The move from products sponsoring shows to commercials

Several years ago, the person credited with the move from products sponsoring whole shows (e.g. “Texxaco Star Theatre”) died, I’m blanking on his name. Incidentally, what started this trend?

There were two main reasons for the change:

  1. The official public answer: the sponsors censored the show’s content so that they would not allow certain references. The case cited was a show about the German concentration camps sponsored by a natural gas company that ordered no references be made to gassing the prisoners.

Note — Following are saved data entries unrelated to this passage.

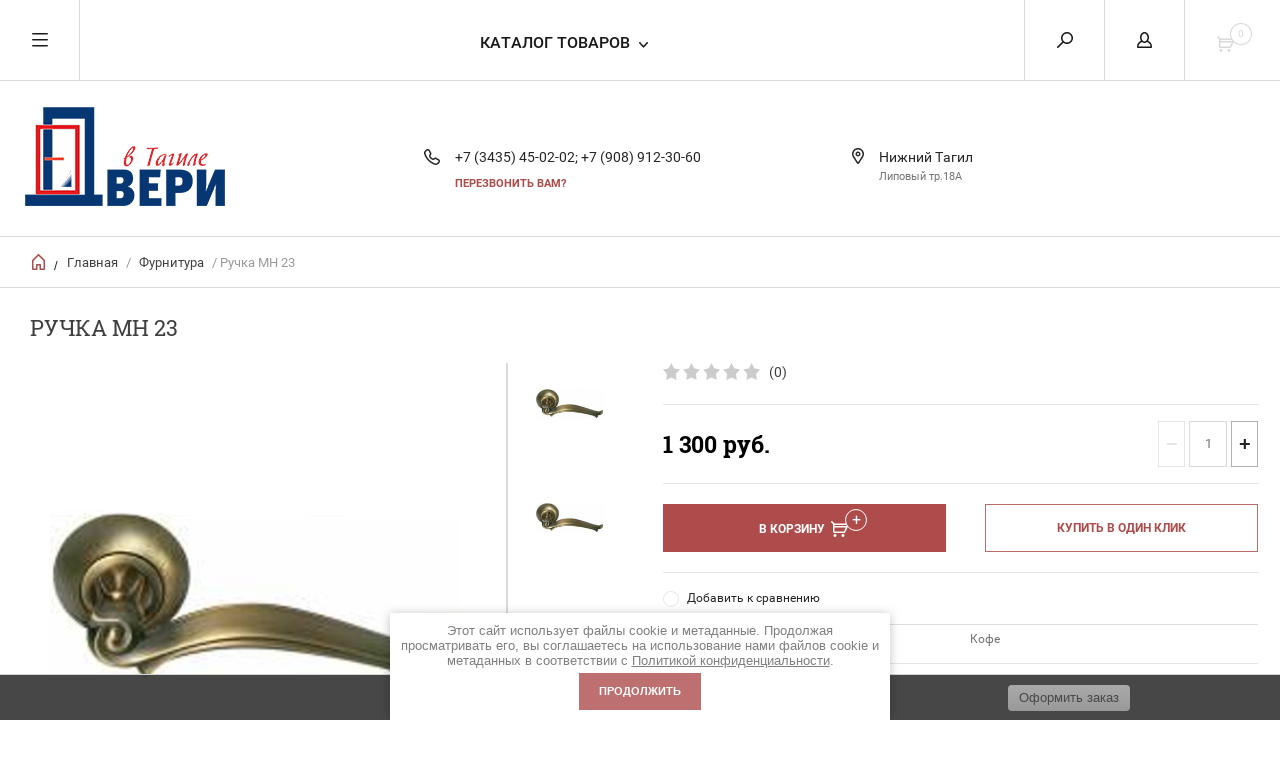

--- FILE ---
content_type: text/css
request_url: https://xn--80adafbhdud4a3c0a.xn--p1ai/t/v5850/images/css/dr_styles.scss.css
body_size: 114
content:
@media screen and (max-width: 980px) {
  html .shop2-panel-content {
    width: auto;
    margin: 0 40px; } }

@media screen and (max-width: 800px) {
  html .shop2-panel-compare {
    width: 128px; } }

@media screen and (max-width: 680px) {
  html .shop2-panel-compare {
    padding-left: 0;
    background: none;
    width: auto;
    margin-right: 10px; }

  html .shop2-panel-cart {
    padding-left: 0;
    background: none;
    width: auto;
    margin-right: 10px; } }

@media screen and (max-width: 550px) {
  html .shop2-panel {
    display: none; } }


--- FILE ---
content_type: text/javascript
request_url: https://counter.megagroup.ru/61762ec1a981cdd7bfa5766dc858e64f.js?r=&s=1280*720*24&u=https%3A%2F%2Fxn--80adafbhdud4a3c0a.xn--p1ai%2Finternet-magazin%2Fproduct%2Fruchka-mh-23&t=%D0%A0%D1%83%D1%87%D0%BA%D0%B0%20MH%2023&fv=0,0&en=1&rld=0&fr=0&callback=_sntnl1768378934338&1768378934338
body_size: 95
content:
//:1
_sntnl1768378934338({date:"Wed, 14 Jan 2026 08:22:14 GMT", res:"1"})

  2. The more likely answer: it made more money for the networks. If you had a sponsor, you were paid a set amount. If you switched to the “magazine format” (as it was called), you could charge more for an ad if the show was a hit. The down side was that ratings became much more important; a sponsor might be happy with middling ratings – they got their name out there to plenty of people. But a network wanted high ratings so they could charge more for ads.

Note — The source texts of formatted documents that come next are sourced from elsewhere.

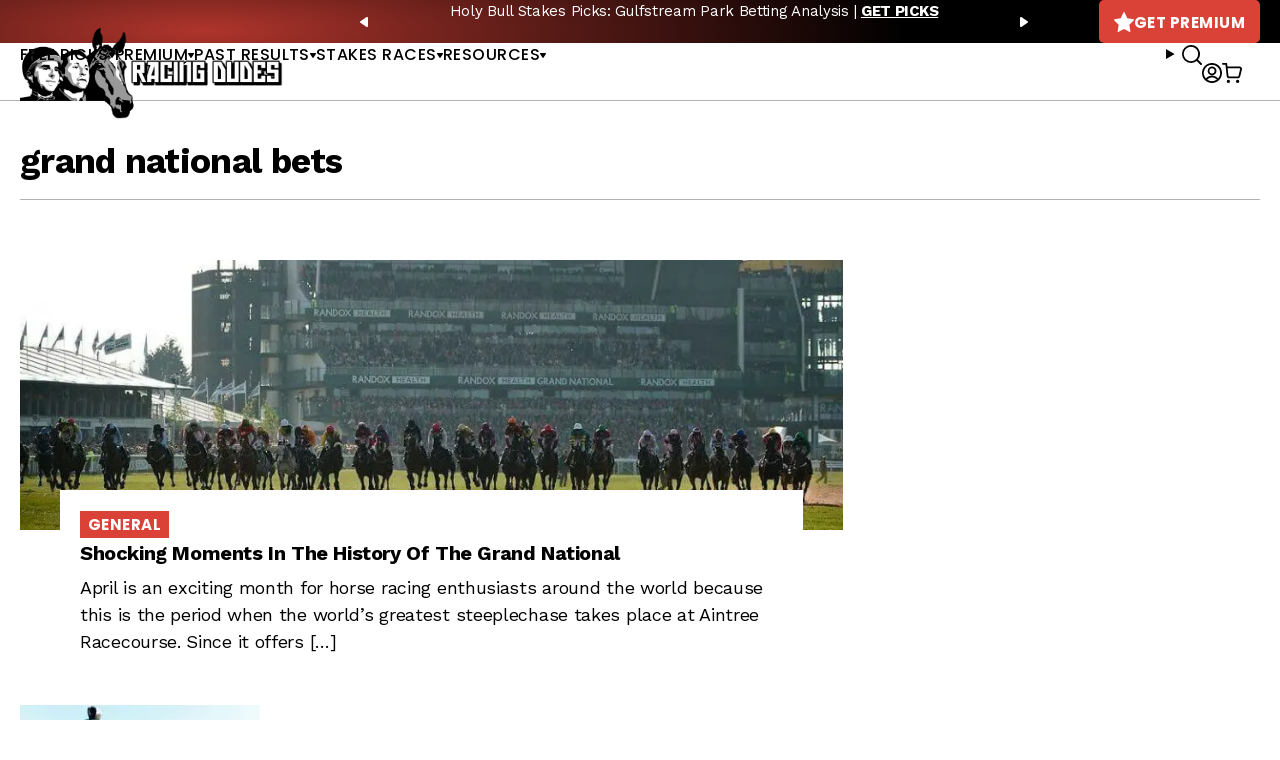

--- FILE ---
content_type: text/javascript; charset=utf-8
request_url: https://api.getdrip.com/client/track?url=https%3A%2F%2Fracingdudes.com%2Ftag%2Fgrand-national-bets%2F&visitor_uuid=02454efc841c48148f89a160df6b841e&_action=Visited%20a%20page&source=drip&drip_account_id=1895998&callback=Drip_317696283
body_size: -168
content:
Drip_317696283({ success: true, visitor_uuid: "02454efc841c48148f89a160df6b841e", anonymous: true });

--- FILE ---
content_type: text/javascript; charset=utf-8
request_url: https://api.getdrip.com/client/events/visit?drip_account_id=1895998&referrer=&url=https%3A%2F%2Fracingdudes.com%2Ftag%2Fgrand-national-bets%2F&domain=racingdudes.com&time_zone=UTC&enable_third_party_cookies=f&callback=Drip_870216019
body_size: -185
content:
Drip_870216019({ success: true, visitor_uuid: "02454efc841c48148f89a160df6b841e" });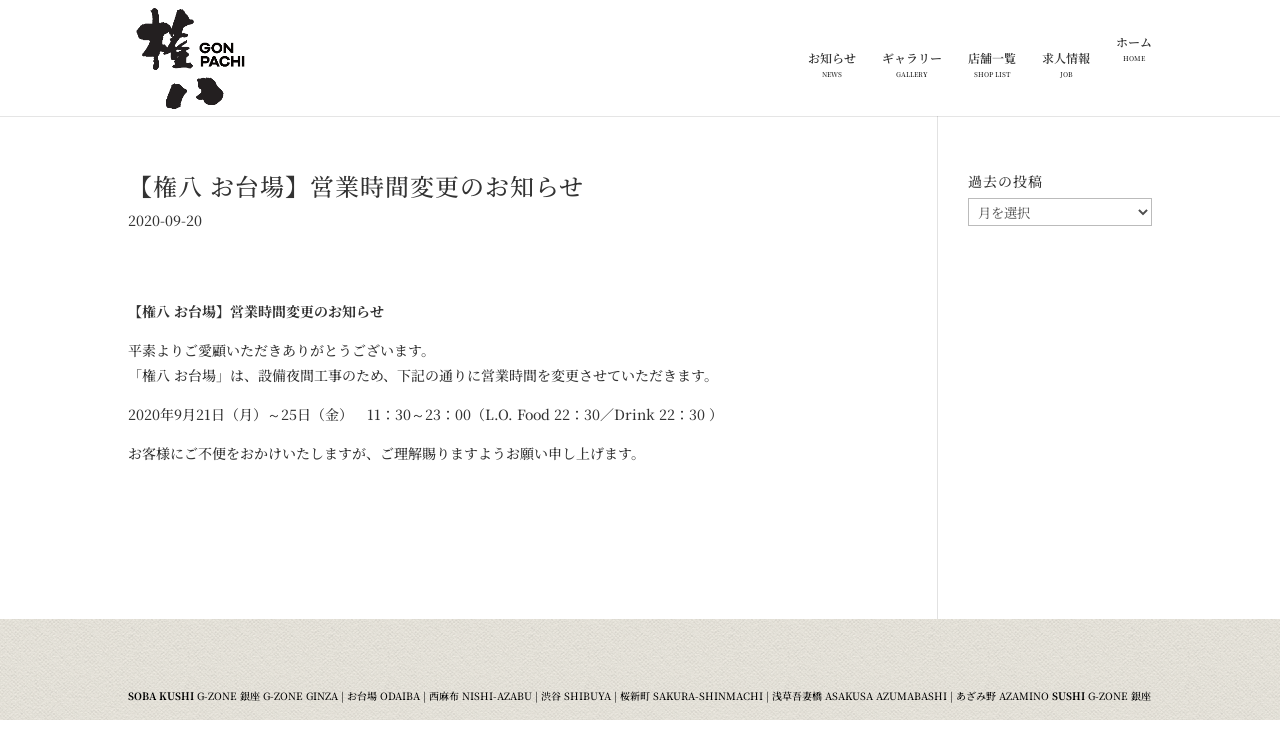

--- FILE ---
content_type: text/css; charset=UTF-8
request_url: https://gonpachi.jp/wp-content/plugins/divi-essential/styles/style.css
body_size: -506
content:

/* .dnxt-ratting-star {
    color: #ffc107;
    font-size: 20px;
    margin-bottom: 20px;
} */



I also think one issue was that the networks didn’t have money for programming. Having a sponsor paid for the show allowed them to do better, and in the early days, independent TV producers did not have top-quality talent. In the mid-50s, though, the movie studios started producing TV series (I think Warner Brothers were the first), so the networks didn’t need the sponsors to pay for production.

The words “luck” and “lucky” were never mentioned in dialouge on I Love Lucy because the show’s sponser, Philip Morris, didn’t want anything that could make people thing of Lucky Strikes.